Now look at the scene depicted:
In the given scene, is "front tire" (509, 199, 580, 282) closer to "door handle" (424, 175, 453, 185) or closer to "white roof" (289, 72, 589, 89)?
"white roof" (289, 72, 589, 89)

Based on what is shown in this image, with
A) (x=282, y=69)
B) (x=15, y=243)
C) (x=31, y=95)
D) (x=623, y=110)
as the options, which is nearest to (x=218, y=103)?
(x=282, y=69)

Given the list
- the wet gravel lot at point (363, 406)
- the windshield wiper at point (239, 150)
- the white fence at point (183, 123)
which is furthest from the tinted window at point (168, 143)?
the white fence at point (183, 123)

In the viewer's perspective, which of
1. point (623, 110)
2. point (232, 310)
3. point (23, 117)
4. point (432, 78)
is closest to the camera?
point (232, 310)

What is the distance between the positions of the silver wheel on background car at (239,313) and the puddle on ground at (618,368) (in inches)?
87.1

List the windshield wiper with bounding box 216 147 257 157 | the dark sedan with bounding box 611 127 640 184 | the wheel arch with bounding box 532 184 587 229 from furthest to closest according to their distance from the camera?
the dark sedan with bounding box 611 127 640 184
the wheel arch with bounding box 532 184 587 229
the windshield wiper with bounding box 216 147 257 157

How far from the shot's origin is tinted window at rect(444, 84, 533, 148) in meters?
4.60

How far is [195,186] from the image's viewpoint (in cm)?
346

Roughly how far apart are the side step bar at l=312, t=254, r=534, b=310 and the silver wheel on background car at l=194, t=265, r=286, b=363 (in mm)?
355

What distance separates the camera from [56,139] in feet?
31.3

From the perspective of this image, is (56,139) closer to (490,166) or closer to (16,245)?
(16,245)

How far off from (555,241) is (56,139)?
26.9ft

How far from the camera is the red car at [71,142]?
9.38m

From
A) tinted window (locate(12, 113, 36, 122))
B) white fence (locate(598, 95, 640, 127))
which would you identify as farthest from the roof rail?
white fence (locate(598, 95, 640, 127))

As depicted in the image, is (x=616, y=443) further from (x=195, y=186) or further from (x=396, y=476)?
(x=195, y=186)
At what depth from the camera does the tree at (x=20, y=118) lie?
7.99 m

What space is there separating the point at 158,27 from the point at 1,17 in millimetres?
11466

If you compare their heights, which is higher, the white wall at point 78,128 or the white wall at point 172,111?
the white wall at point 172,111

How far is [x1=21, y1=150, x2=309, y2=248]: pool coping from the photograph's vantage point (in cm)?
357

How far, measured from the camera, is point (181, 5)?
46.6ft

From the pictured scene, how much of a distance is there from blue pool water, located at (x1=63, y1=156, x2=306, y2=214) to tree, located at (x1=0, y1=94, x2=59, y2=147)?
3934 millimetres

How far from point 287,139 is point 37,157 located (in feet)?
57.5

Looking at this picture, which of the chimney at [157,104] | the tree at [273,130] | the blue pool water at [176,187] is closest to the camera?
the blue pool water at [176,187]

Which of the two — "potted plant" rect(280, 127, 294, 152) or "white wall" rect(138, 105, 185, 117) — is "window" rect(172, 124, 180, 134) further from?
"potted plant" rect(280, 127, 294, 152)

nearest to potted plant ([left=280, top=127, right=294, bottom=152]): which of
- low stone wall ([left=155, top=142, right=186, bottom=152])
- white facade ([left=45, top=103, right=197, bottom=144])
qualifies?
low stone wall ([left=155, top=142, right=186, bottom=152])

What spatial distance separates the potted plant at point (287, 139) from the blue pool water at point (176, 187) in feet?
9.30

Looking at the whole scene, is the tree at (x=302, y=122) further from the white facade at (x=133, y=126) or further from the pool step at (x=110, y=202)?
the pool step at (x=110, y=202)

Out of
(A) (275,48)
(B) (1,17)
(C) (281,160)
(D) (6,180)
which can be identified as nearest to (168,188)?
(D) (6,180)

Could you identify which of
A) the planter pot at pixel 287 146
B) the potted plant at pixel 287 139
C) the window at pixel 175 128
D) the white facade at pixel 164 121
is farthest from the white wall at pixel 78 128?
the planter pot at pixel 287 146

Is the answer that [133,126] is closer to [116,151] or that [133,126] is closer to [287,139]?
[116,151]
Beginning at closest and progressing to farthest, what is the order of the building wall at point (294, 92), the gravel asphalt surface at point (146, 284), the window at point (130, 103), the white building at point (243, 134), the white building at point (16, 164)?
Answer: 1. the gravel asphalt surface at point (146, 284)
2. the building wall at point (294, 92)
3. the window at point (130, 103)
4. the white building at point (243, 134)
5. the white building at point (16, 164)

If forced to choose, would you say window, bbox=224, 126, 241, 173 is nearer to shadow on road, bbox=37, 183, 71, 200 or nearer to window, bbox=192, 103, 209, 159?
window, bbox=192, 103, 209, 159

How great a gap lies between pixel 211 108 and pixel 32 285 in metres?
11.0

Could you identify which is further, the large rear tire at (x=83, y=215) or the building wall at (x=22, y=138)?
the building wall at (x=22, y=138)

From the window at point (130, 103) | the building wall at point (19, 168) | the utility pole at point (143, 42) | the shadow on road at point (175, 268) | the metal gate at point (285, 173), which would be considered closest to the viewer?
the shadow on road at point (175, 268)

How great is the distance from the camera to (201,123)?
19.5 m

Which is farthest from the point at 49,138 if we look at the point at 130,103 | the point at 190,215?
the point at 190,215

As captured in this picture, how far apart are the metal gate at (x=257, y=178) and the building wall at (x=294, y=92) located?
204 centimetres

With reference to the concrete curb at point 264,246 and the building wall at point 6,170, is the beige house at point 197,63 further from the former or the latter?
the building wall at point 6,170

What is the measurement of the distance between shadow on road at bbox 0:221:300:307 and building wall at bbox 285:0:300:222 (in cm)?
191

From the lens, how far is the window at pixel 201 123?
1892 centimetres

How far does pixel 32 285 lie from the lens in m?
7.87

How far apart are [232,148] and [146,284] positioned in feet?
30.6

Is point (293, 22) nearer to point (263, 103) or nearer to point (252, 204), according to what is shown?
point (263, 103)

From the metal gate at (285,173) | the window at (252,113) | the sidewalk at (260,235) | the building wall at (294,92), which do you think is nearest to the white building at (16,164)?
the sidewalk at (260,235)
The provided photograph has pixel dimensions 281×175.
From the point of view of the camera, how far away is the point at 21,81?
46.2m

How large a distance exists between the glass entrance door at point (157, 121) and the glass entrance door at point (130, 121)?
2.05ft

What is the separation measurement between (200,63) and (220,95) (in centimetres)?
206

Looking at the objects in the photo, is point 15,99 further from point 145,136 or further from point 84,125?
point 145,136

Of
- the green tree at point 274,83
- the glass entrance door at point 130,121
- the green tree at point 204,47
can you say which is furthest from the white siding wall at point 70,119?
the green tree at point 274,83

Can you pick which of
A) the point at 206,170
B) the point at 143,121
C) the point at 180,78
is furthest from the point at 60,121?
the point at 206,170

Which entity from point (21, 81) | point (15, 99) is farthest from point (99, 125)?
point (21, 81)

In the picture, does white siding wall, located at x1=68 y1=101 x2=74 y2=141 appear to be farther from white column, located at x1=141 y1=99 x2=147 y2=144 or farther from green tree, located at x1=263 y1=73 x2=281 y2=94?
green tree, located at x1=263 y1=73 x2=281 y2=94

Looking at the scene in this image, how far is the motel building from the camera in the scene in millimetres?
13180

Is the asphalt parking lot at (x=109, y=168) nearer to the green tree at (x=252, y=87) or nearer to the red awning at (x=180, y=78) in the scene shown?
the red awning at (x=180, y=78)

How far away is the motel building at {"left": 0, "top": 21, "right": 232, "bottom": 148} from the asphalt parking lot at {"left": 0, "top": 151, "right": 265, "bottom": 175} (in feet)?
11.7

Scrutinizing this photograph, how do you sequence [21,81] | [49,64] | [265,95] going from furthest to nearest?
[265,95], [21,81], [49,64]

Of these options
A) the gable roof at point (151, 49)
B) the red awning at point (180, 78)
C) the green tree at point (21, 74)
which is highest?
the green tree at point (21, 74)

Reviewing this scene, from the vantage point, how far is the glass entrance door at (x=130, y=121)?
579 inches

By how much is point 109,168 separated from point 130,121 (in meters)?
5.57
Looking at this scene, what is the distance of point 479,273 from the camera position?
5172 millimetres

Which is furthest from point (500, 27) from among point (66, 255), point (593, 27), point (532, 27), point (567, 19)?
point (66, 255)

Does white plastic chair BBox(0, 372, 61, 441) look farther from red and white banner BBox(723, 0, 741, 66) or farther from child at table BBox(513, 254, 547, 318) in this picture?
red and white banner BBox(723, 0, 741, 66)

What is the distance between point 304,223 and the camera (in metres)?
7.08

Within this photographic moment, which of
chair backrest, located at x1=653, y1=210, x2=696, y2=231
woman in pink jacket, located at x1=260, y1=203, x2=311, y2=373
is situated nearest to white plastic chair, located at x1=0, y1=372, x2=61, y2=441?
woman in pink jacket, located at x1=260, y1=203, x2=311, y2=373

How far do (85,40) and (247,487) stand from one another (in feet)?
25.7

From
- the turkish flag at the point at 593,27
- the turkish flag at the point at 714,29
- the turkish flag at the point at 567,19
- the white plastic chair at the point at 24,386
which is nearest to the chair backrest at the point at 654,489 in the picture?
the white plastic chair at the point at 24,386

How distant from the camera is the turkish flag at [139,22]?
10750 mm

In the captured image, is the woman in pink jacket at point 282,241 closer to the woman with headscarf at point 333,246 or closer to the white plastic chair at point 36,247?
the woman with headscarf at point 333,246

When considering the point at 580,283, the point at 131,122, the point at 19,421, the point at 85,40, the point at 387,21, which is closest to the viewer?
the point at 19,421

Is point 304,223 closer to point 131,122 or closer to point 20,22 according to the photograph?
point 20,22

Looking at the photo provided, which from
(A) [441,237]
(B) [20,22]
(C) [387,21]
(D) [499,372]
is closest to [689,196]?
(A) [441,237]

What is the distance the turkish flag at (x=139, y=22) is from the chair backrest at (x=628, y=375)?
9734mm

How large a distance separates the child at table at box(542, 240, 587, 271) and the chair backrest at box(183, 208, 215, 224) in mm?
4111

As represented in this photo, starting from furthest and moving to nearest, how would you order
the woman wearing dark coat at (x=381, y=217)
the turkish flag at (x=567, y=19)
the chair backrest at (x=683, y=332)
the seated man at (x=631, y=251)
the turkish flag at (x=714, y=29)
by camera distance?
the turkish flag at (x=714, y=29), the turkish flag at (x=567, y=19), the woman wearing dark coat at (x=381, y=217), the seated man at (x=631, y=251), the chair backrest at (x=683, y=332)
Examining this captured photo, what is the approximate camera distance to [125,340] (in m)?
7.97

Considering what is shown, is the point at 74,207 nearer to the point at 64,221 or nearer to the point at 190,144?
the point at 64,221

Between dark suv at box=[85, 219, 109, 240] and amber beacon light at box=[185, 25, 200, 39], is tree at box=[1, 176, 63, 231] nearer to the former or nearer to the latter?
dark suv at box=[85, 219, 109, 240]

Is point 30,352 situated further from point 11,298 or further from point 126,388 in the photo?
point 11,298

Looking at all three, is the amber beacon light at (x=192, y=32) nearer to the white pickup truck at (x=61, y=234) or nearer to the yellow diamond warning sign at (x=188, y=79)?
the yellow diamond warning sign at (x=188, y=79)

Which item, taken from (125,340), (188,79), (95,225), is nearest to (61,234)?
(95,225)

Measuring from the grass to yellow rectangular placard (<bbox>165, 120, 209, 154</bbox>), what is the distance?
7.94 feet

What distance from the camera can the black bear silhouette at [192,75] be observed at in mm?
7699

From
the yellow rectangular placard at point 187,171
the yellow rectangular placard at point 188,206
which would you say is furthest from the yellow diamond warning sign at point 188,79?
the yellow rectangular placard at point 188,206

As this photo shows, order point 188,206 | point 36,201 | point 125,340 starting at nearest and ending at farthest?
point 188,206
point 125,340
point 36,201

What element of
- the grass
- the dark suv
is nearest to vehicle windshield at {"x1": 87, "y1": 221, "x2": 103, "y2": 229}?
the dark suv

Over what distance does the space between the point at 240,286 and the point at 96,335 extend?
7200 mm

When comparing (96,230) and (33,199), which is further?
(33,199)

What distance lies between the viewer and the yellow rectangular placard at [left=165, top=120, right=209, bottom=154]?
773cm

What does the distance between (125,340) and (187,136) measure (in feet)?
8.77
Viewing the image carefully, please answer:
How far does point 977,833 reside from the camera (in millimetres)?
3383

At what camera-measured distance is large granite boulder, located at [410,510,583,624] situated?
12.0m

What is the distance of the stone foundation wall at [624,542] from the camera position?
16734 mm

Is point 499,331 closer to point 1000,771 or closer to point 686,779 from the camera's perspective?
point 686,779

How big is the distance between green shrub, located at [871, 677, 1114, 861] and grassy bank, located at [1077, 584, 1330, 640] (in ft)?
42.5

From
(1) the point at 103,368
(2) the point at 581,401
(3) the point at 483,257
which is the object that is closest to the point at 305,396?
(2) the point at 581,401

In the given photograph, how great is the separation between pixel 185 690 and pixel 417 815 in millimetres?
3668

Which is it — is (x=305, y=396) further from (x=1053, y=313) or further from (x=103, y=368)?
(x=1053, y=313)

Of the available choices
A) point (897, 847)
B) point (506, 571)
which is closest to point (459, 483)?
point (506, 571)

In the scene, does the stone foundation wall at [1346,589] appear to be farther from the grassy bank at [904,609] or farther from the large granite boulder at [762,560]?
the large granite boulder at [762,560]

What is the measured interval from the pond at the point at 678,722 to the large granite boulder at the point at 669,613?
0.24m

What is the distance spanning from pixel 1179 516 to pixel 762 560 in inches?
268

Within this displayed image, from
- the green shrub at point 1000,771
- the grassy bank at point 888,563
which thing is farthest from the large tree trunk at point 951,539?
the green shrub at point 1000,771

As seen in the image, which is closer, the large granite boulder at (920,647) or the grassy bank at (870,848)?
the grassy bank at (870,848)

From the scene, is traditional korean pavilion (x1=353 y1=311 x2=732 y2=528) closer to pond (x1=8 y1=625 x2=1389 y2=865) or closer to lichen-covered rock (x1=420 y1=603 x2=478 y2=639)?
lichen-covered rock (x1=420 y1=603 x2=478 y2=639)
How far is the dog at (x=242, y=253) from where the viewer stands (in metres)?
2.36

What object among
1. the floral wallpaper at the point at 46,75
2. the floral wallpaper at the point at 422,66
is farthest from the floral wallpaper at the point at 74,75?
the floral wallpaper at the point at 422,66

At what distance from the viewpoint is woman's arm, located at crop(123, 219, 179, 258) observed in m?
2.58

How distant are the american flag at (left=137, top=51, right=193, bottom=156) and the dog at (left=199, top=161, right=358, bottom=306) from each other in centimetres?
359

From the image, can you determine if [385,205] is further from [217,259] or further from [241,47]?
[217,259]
☆ ☆ ☆ ☆
Quote, word for word, every line starting at the one that contains "How far is the dog" and ending with the final line of the entries.

How far is the dog at (x=242, y=253) from where the viewer stands (in metres)?
2.36

What object among
1. the floral wallpaper at the point at 46,75
2. the floral wallpaper at the point at 422,66
is farthest from the floral wallpaper at the point at 74,75?
the floral wallpaper at the point at 422,66

At what distance from the viewpoint is woman's arm, located at crop(123, 219, 179, 258) observed in m?
2.58

How distant are the american flag at (left=137, top=51, right=193, bottom=156) and the dog at (left=199, top=161, right=358, bottom=306) from each other in centimetres?
359

From the image, can you determine if [385,205] is further from [217,259] or further from [241,47]?
[217,259]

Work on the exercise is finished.